CKGW was a Toronto-based radio station owned and operated by Gooderham and Worts Ltd., a local distillery better known for its whisky. With offices and studios in the King Edward Hotel, and a 5kW transmitter in Bowmanville, Ontario, the station began broadcasting on March 5, 1928.
Chairman of the Board of Gooderham and Worts Harry C. Hatch, oversaw the management of the station, with the assistance of Treasurer W.S. Rainer who was responsible for the station’s finances.
Day-to-day operations were handled by the General Manager and his staff of approximately 14 permanent employees that included engineers, studio staff, and office personnel.
When CKGW hit the airwaves in 1928, it joined a small but growing group of companies who had realized the potential for self-promotion through radio.
These included the Toronto Star (CFCA), Standard Radio Manufacturing Corp. (CFRB), and Canadian National Railways (various stations). Like most of these companies, CKGW shared its wave length with at least one other station – Toronto’s CFRB. As a result its broadcast days were short; according to one source the station was on the air for only six hours every other day.
By 1929, CKGW appears to have acquired the exclusive use of a new channel at 690 kilocycles (434.8 metres), expanding its programming schedule to seven days a week.
Surprisingly, Gooderham and Worts didn’t use the station as a platform for advertising its own products.
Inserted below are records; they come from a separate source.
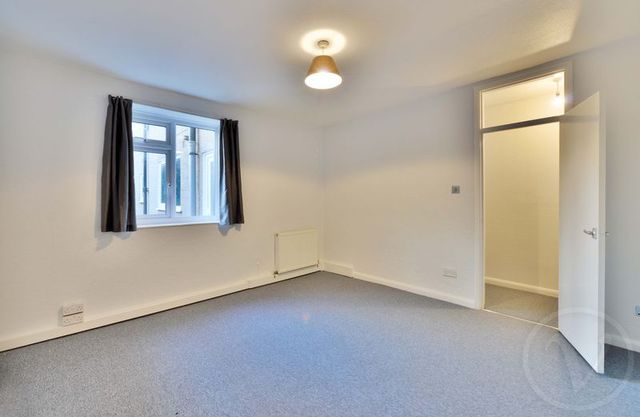  Image of 2 bedroom Flat to rent in Eglinton Hill London SE18 at Eglinton Hill Shooters Hill Woolwich, SE18 3NR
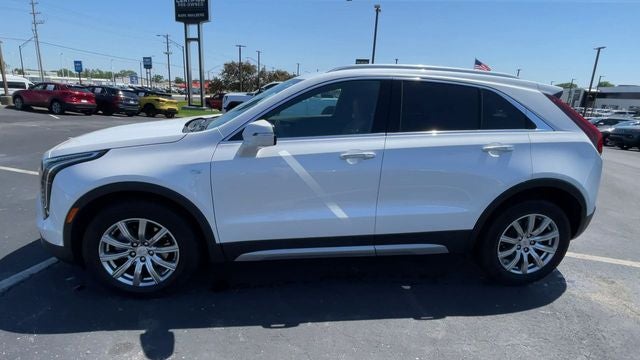 2023 Cadillac XT4 Premium Luxury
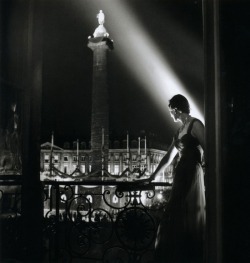 vampdreaminginhollywood:   Robert Doisneau Place Vendôme from a balcony at night, 1950 From Paris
According to Station Manager H.W. Ashcroft, the main purpose of broadcast advertising was not to deliver detailed product messages but to build customer good-will through the sponsorship of first-rate programs.
To this end, CKGW aired quality home-grown content such as Betty’s Home Chats and Cooking School, the Toronto Asphalt Roofing Orchestra, and Luigi Romanelli and his Radio Syncopaters as well as popular syndicated programs like the Lew White Organ Recital and Amos ‘n Andy.
Report of Cheerio Club Activies by Don H. Copeland
Director of the Children’s Cheerio Club
Pages 1, 2 and 3
1930
City of Toronto Archives
Series 1661, File 11, Item 3
According to Ashcroft, CKGW’s 5kW transmitter – one of only two in Canada at the time – made it the “most powerful and most modern station in Canada”. CKGW’s signal not only reached across Canada but also had a particularly wide range in the United States.
Letter from Mr and Mrs Reynolds of Hamilton, Ontario
Pages 1 and 2
May 3, 19301930
City of Toronto Archives
Series 1661, File 11, Item 1
Listeners from as close as Hamilton and as far afield as Montreal; Massillon, Ohio; Pittsburgh; and New York City wrote to express their appreciation for the quality of the station’s programs.
In 1933, the Canadian Radio Broadcasting Commission leased CKGW from Gooderham and Worts. Renamed CRCT (Canadian Radio Commission – Toronto), it was later acquired outright by CRCT’s successor, the Canadian Broadcasting Corporation, in 1937. Due to a lengthy legal battle with the CBC over the terms of the 1933 lease, Gooderham and Worts was unable to sell off the station’s remaining assets until 1948.